Carta da parati, mattonelle, caminetti di legno. Sono alcuni dei reperti “archeologici” trovati da Mark Dion nel 2001, durante la campagna di scavi commissionatagli dal MoMA e iniziata coi lavori di rifacimento del museo.
La faraonica ristrutturazione del Museo d’Arte Moderna e Contemporanea più grande del mondo ha coinvolto un’area assai estesa, riportando alla luce i resti di alcuni edifici recentemente demoliti – l’Abby Aldrich Rockfeller Sculpture Garden e il Dorset Hotel – e della palazzina in stile vittoriano dove trascorse l’infanzia David Rockfeller (abbattuta nel 1938, anno di costruzione della prima sede del MoMA).
La sala antistante uno dei teatri del museo, al seminterrato, è la location scelta per la mostra dell’artista americano. Fotografie e svariati oggetti emersi dalle macerie sono diligentemente allineati sopra i caminetti di casa Rockfeller. Frammenti di stucchi e ceramiche, valvole dell’impianto di riscaldamento, lembi di tappezzeria, sezioni di un microfono, una miriade di chiavi e residui di ogni sorta, sono riposti con cura all’interno di una bacheca in alluminio, contenitore asettico per i preziosi cimeli. Parte del materiale, protetto da lastre di vetro, è archiviato dentro appositi cassetti estraibili.
Nella stanza di fianco Dion allestisce il suo laboratorio di analisi, con tanto di provette, arnesi per lo studio dei reperti, raccoglitori di ogni forma per la pulizia e la catalogazione del materiale. Oggetti futili, effimeri, destinati all’oblio poiché non rilevanti ai fini della conoscenza e della memoria storica ufficiale.
La seduzione del frammento inessenziale rivela un gusto maniacale e infantile per la conoscenza degli universi minimi, sepolti, silenziosi. In un intelligente mix tra rigore analitico e immaginazione, attitudine documentaristica e gusto per la suggestione poetica, Dion ribalta la concezione diffusa di “urgenza classificatoria” e “metodologia archivistica”, sconfinando in una dimensione giocosa, creativa, intimamente provocatoria.
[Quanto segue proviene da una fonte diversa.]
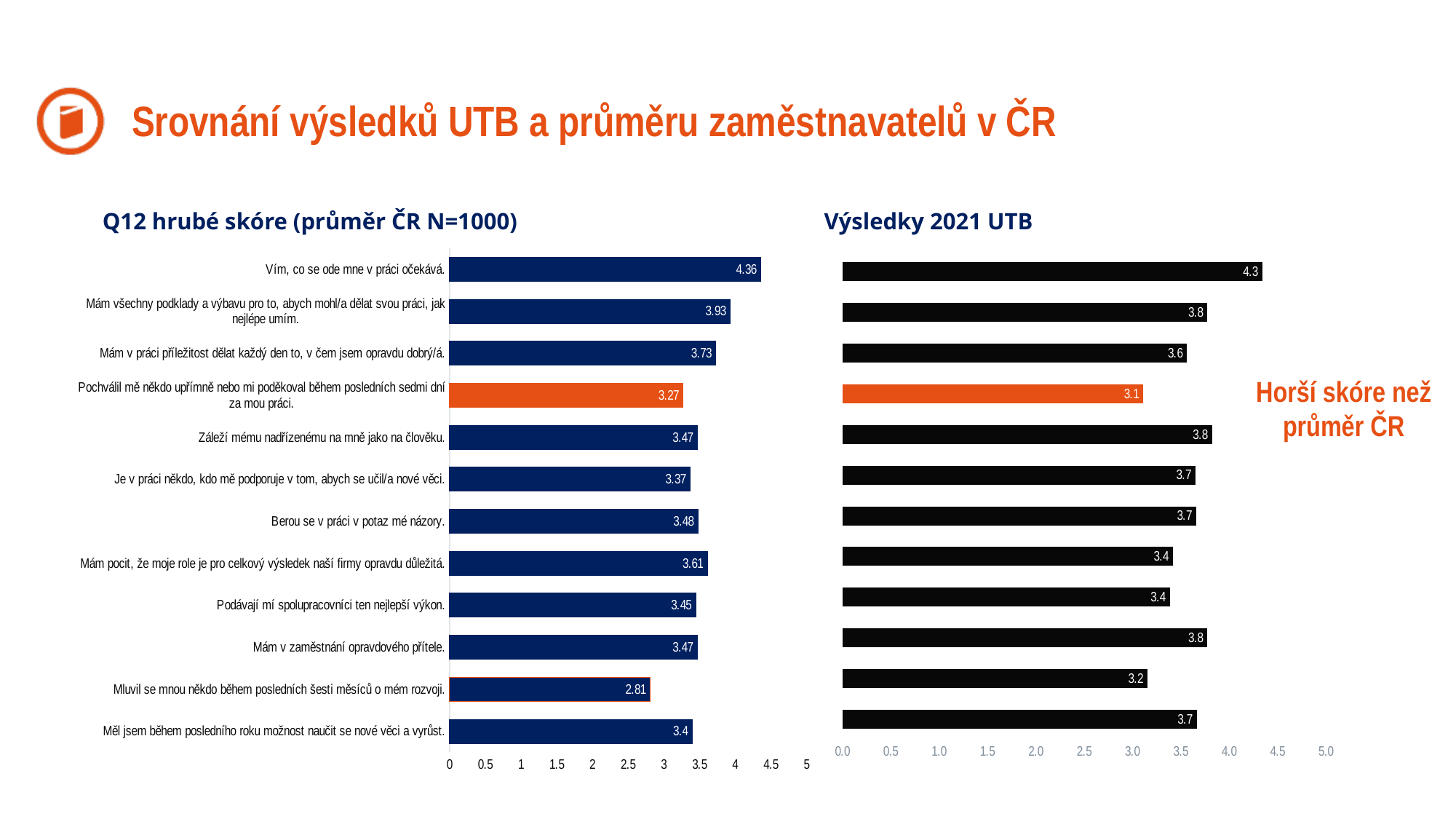
In the chart 'Výsledky 2021 UTB', what is the difference between the highest bar (4.3) and the lowest bar (3.1)? 1.2 In the chart 'Q12 hrubé skóre (průměr ČR N=1000)', which category has the lowest value? Mluvil se mnou někdo během posledních šesti měsíců o mém rozvoji. How many bars does the chart 'Q12 hrubé skóre (průměr ČR N=1000)' have? 12 In the chart 'Q12 hrubé skóre (průměr ČR N=1000)', what is the difference between 'Vím, co se ode mne v práci očekává.' and 'Mám všechny podklady a výbavu pro to, abych mohl/a dělat svou práci, jak nejlépe umím.'? 0.43 In the chart 'Q12 hrubé skóre (průměr ČR N=1000)', what is the value for 'Vím, co se ode mne v práci očekává.'? 4.36 In the chart 'Výsledky 2021 UTB', what is the value of the orange bar? 3.1 What type of chart is 'Výsledky 2021 UTB'? Bar chart In the chart 'Q12 hrubé skóre (průměr ČR N=1000)', which category has the highest value? Vím, co se ode mne v práci očekává. In the chart 'Q12 hrubé skóre (průměr ČR N=1000)', which is larger: 'Mám pocit, že moje role je pro celkový výsledek naší firmy opravdu důležitá.' or 'Berou se v práci v potaz mé názory.'? Mám pocit, že moje role je pro celkový výsledek naší firmy opravdu důležitá. In the chart 'Výsledky 2021 UTB', what is the value of the topmost bar? 4.3 In the chart 'Q12 hrubé skóre (průměr ČR N=1000)', what is the value for 'Pochválil mě někdo upřímně nebo mi poděkoval během posledních sedmi dní za mou práci.'? 3.27 In the chart 'Q12 hrubé skóre (průměr ČR N=1000)', what is the value for 'Mluvil se mnou někdo během posledních šesti měsíců o mém rozvoji.'? 2.81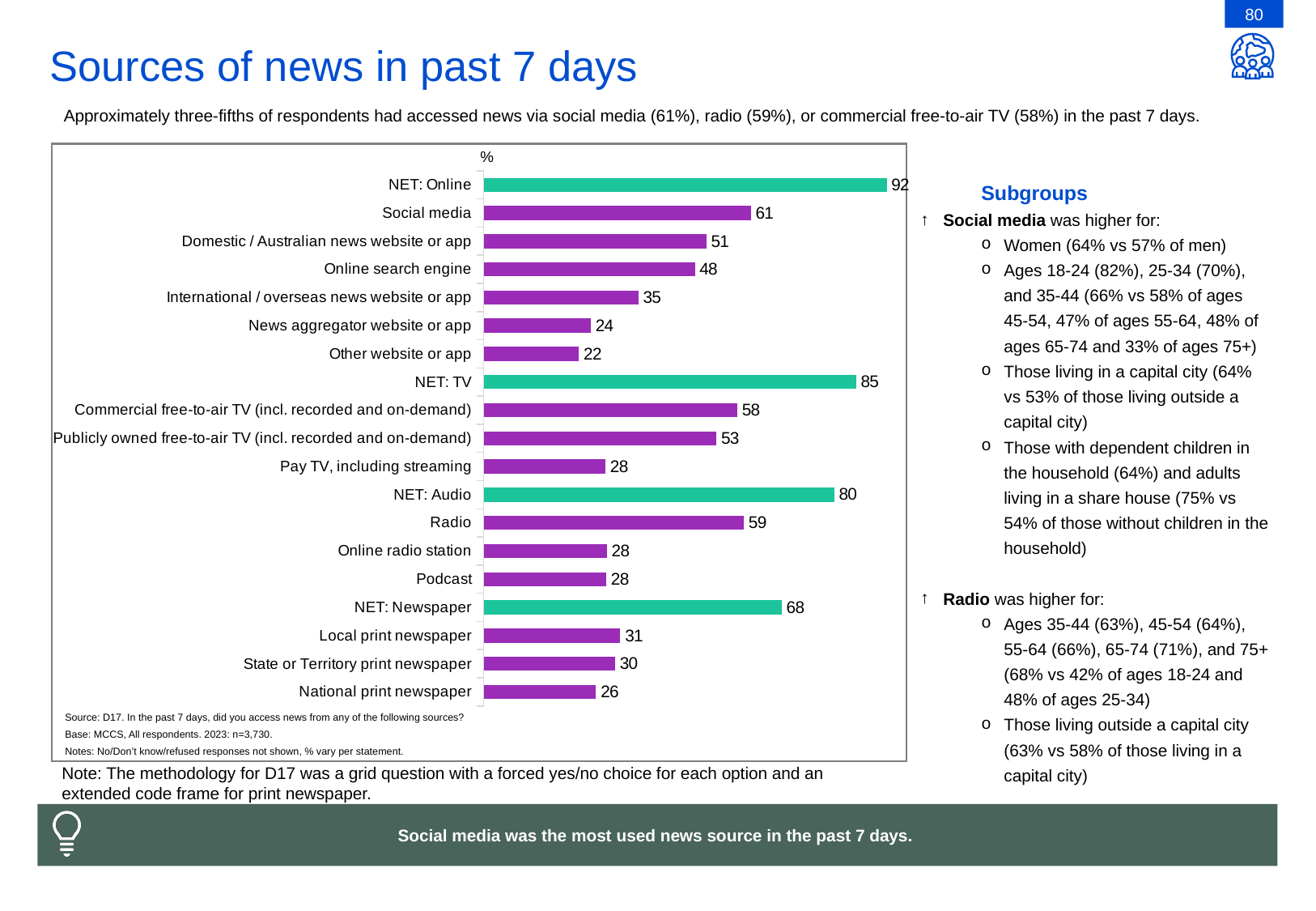
What kind of chart is shown on the slide? Bar chart What is the value for Social media? 61 Which category has the highest value? NET: Online What is the difference between the values for Radio and Podcast? 31 How many categories are shown in the chart? 19 Which is larger, the value for Online search engine or the value for International / overseas news website or app? Online search engine What is the value for National print newspaper? 26 What is the value for Publicly owned free-to-air TV (incl. recorded and on-demand)? 53 What is the difference between the values for NET: Online and NET: TV? 7 Which category has the lowest value? Other website or app What is the value for NET: Audio? 80 Which is larger, the value for Local print newspaper or the value for News aggregator website or app? Local print newspaper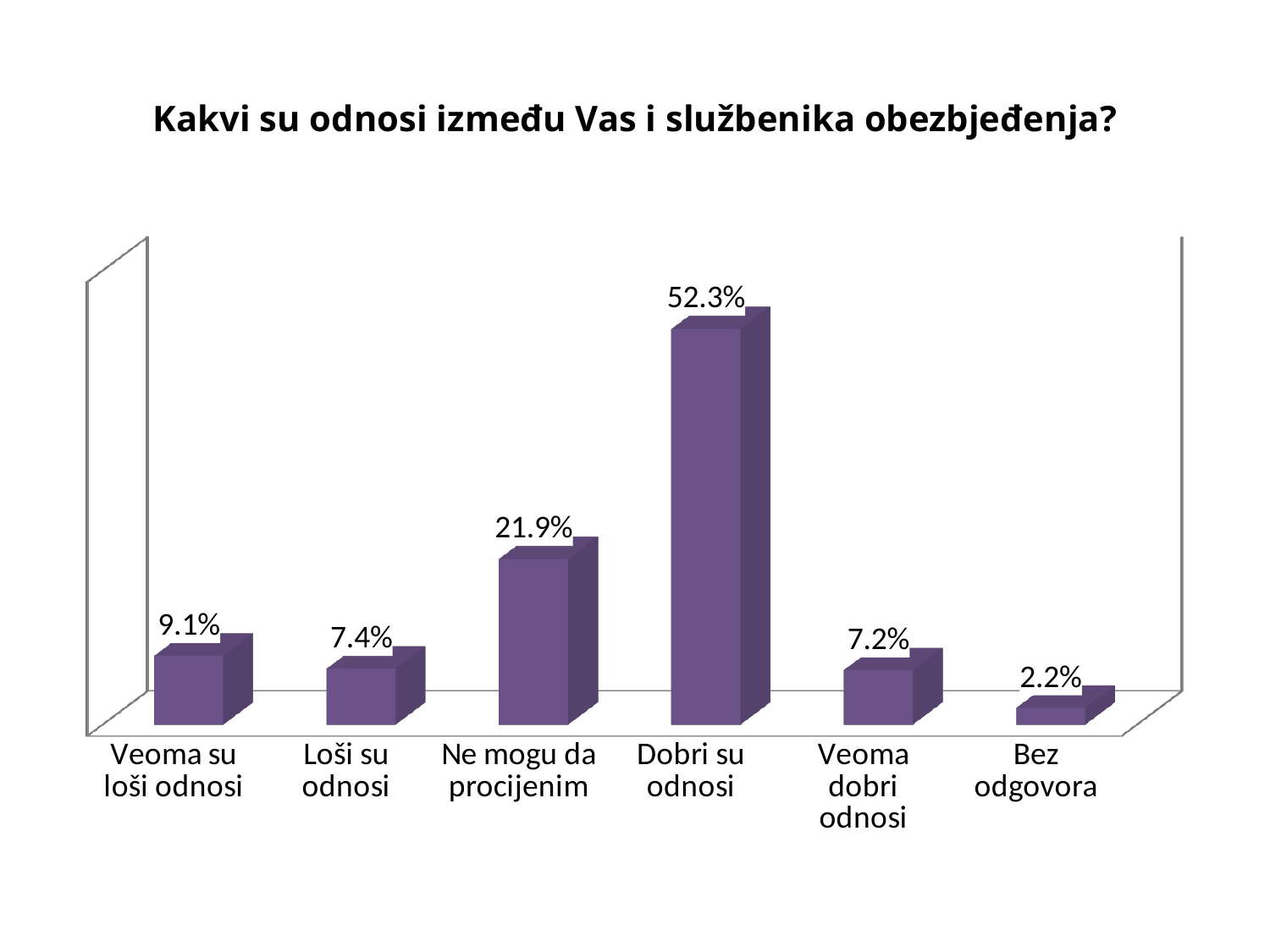
Which category has the lowest value? Bez odgovora How many categories are shown in the chart? 6 What is the difference between the values for "Dobri su odnosi" and "Ne mogu da procijenim"? 30.4% Which is larger, the value for "Loši su odnosi" or the value for "Veoma dobri odnosi"? Loši su odnosi What is the value for "Dobri su odnosi"? 52.3% What is the value for "Veoma su loši odnosi"? 9.1% What kind of chart is shown on the slide? Bar chart Which category has the highest value? Dobri su odnosi What is the value for "Bez odgovora"? 2.2% What is the title of the chart? Kakvi su odnosi između Vas i službenika obezbjeđenja? What is the value for "Ne mogu da procijenim"? 21.9% What is the difference between the values for "Veoma su loši odnosi" and "Loši su odnosi"? 1.7%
L’artista, già avvezzo a realizzare progetti site specific all’interno di strutture museali, ha in passato compiuto altre operazioni analoghe. Con i suoi anomali scavi – rigorosamente articolati in tre fasi operative (lavoro sul campo, pulizia e catalogazione, esposizione) – Dion suggerisce una rilettura lirica-critica-ironica della cultura scientifica contemporanea. Insinuando, intanto, una serie di dubbi e “scomode” domande sui concetti, i criteri selettivi, i metodi di ricerca, le finalità e i principi che orientano la creazione di una collezione. Chi, in un museo, decide cosa esporre? Cosa è degno di essere studiato, conservato, protetto? Quale oggetto merita attenzione da parte del sistema scientifico e umanistico?
Allargando la questione all’intero campo epistemologico del sapere contemporaneo, Dion si sofferma sull’arbitrarietà che fonda ogni tipologia di collezione, considerata come un microsistema imperfetto che scaturisce da una visione soggettiva e parziale.
Il risultato è una mostra intelligente, divertente, ben allestita (dall’intimità nostalgica dell’ambiente domestico, fino al rigore del laboratorio pseudoscientifico).
Unica pecca, forse, la collocazione un po’ nascosta, che rischia di far passare la mostra come un evento marginale. Un difetto che è insieme pregio. L’atmosfera privata risulta decisamente più idonea ad un archivio da studioso, che alla tradizionale dimensione museale.